SEBRING, Ohio - The court appearance for a kennel operator charged with animal cruelty prompted a demonstration by supporters of harsher penalties for animal abuse and neglect.
Outside county court in Sebring, sign-carrying demonstrators promote passage of what is being called Nitro's Law. Named after a dog that died from neglect at another kennel in 2008, the law would give prosecutors the right to charge animal abusers with a felony.
"Not every case of animal abuse is a felony case but it should be a deterent to get people to take care of their animals," said Brenda Irwin, who took part in the demonstration.
The demonstrators were in Sebring for the count appearance of Heather Culver, who is facing 28 counts of animal cruelty after humane agents found more than 20 dogs in what they described as deplorable conditions at her kennel in Berlin Center.
They said the animals were filthy and underfed.
Culver entered not guilty pleas to all charges.

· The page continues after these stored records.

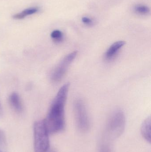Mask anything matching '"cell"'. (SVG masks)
Here are the masks:
<instances>
[{
    "label": "cell",
    "mask_w": 151,
    "mask_h": 152,
    "mask_svg": "<svg viewBox=\"0 0 151 152\" xmlns=\"http://www.w3.org/2000/svg\"><path fill=\"white\" fill-rule=\"evenodd\" d=\"M0 152H3L2 151H1V150L0 149Z\"/></svg>",
    "instance_id": "cell-16"
},
{
    "label": "cell",
    "mask_w": 151,
    "mask_h": 152,
    "mask_svg": "<svg viewBox=\"0 0 151 152\" xmlns=\"http://www.w3.org/2000/svg\"><path fill=\"white\" fill-rule=\"evenodd\" d=\"M135 10L137 13L141 14H148L150 12V9L149 7L142 4H137L135 7Z\"/></svg>",
    "instance_id": "cell-11"
},
{
    "label": "cell",
    "mask_w": 151,
    "mask_h": 152,
    "mask_svg": "<svg viewBox=\"0 0 151 152\" xmlns=\"http://www.w3.org/2000/svg\"><path fill=\"white\" fill-rule=\"evenodd\" d=\"M82 22L84 24H86V25H87V26H91L93 24V20L91 19L90 18H88V17H82Z\"/></svg>",
    "instance_id": "cell-13"
},
{
    "label": "cell",
    "mask_w": 151,
    "mask_h": 152,
    "mask_svg": "<svg viewBox=\"0 0 151 152\" xmlns=\"http://www.w3.org/2000/svg\"><path fill=\"white\" fill-rule=\"evenodd\" d=\"M38 11V8H35V7L28 8V9L24 10L20 13L15 14L13 16V18L15 19H22L28 15H32L34 13H35Z\"/></svg>",
    "instance_id": "cell-9"
},
{
    "label": "cell",
    "mask_w": 151,
    "mask_h": 152,
    "mask_svg": "<svg viewBox=\"0 0 151 152\" xmlns=\"http://www.w3.org/2000/svg\"><path fill=\"white\" fill-rule=\"evenodd\" d=\"M6 138L5 134L0 129V147H4L6 145Z\"/></svg>",
    "instance_id": "cell-12"
},
{
    "label": "cell",
    "mask_w": 151,
    "mask_h": 152,
    "mask_svg": "<svg viewBox=\"0 0 151 152\" xmlns=\"http://www.w3.org/2000/svg\"><path fill=\"white\" fill-rule=\"evenodd\" d=\"M70 84L66 83L59 90L51 104L46 118L43 120L49 134L62 132L65 127V107Z\"/></svg>",
    "instance_id": "cell-1"
},
{
    "label": "cell",
    "mask_w": 151,
    "mask_h": 152,
    "mask_svg": "<svg viewBox=\"0 0 151 152\" xmlns=\"http://www.w3.org/2000/svg\"><path fill=\"white\" fill-rule=\"evenodd\" d=\"M124 41H120L113 43L110 46L105 54V58L107 60H111L115 57L118 51L125 45Z\"/></svg>",
    "instance_id": "cell-6"
},
{
    "label": "cell",
    "mask_w": 151,
    "mask_h": 152,
    "mask_svg": "<svg viewBox=\"0 0 151 152\" xmlns=\"http://www.w3.org/2000/svg\"><path fill=\"white\" fill-rule=\"evenodd\" d=\"M3 115V109L1 105V103H0V117H1Z\"/></svg>",
    "instance_id": "cell-15"
},
{
    "label": "cell",
    "mask_w": 151,
    "mask_h": 152,
    "mask_svg": "<svg viewBox=\"0 0 151 152\" xmlns=\"http://www.w3.org/2000/svg\"><path fill=\"white\" fill-rule=\"evenodd\" d=\"M126 126V118L122 111L118 110L114 112L109 118L107 125V133L114 138L122 135Z\"/></svg>",
    "instance_id": "cell-3"
},
{
    "label": "cell",
    "mask_w": 151,
    "mask_h": 152,
    "mask_svg": "<svg viewBox=\"0 0 151 152\" xmlns=\"http://www.w3.org/2000/svg\"><path fill=\"white\" fill-rule=\"evenodd\" d=\"M141 133L144 139L148 142H151V118H147L143 122L141 127Z\"/></svg>",
    "instance_id": "cell-8"
},
{
    "label": "cell",
    "mask_w": 151,
    "mask_h": 152,
    "mask_svg": "<svg viewBox=\"0 0 151 152\" xmlns=\"http://www.w3.org/2000/svg\"><path fill=\"white\" fill-rule=\"evenodd\" d=\"M34 149L35 152H46L49 147V134L44 120L35 121L34 124Z\"/></svg>",
    "instance_id": "cell-2"
},
{
    "label": "cell",
    "mask_w": 151,
    "mask_h": 152,
    "mask_svg": "<svg viewBox=\"0 0 151 152\" xmlns=\"http://www.w3.org/2000/svg\"><path fill=\"white\" fill-rule=\"evenodd\" d=\"M77 55L76 51L72 52L67 54L60 61L51 74L50 78L52 82L56 83L61 80Z\"/></svg>",
    "instance_id": "cell-5"
},
{
    "label": "cell",
    "mask_w": 151,
    "mask_h": 152,
    "mask_svg": "<svg viewBox=\"0 0 151 152\" xmlns=\"http://www.w3.org/2000/svg\"><path fill=\"white\" fill-rule=\"evenodd\" d=\"M74 117L77 128L82 132H87L90 128L89 118L83 101L77 99L74 104Z\"/></svg>",
    "instance_id": "cell-4"
},
{
    "label": "cell",
    "mask_w": 151,
    "mask_h": 152,
    "mask_svg": "<svg viewBox=\"0 0 151 152\" xmlns=\"http://www.w3.org/2000/svg\"><path fill=\"white\" fill-rule=\"evenodd\" d=\"M9 103L12 108L17 113H21L23 110V104L18 94L13 93L9 96Z\"/></svg>",
    "instance_id": "cell-7"
},
{
    "label": "cell",
    "mask_w": 151,
    "mask_h": 152,
    "mask_svg": "<svg viewBox=\"0 0 151 152\" xmlns=\"http://www.w3.org/2000/svg\"><path fill=\"white\" fill-rule=\"evenodd\" d=\"M100 152H111L109 147L105 145H103L100 147Z\"/></svg>",
    "instance_id": "cell-14"
},
{
    "label": "cell",
    "mask_w": 151,
    "mask_h": 152,
    "mask_svg": "<svg viewBox=\"0 0 151 152\" xmlns=\"http://www.w3.org/2000/svg\"><path fill=\"white\" fill-rule=\"evenodd\" d=\"M51 37L52 40L56 43L62 42L64 38L63 33L60 30H55L51 33Z\"/></svg>",
    "instance_id": "cell-10"
}]
</instances>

But Judge Diane Vettori said until her case is decided, Culver is out of the kennel business.
The judge also granted the prosecutor request for unannounced inspections of Culver's property to ensure she is in compliance with the courts order.
The county dog warden says he has seen so many of these types of cases that he supports increasing the criminal penalties.
"People think, oh it's a misdeameanor, the most they can get is six months in jail, when you get in that felony range now you can go to the pen, I'm happy," said Warden Dave Nelson.
The dogs in this case were taken in by Animal Charity Humane Society and most are now in foster care pending the outcome of the case.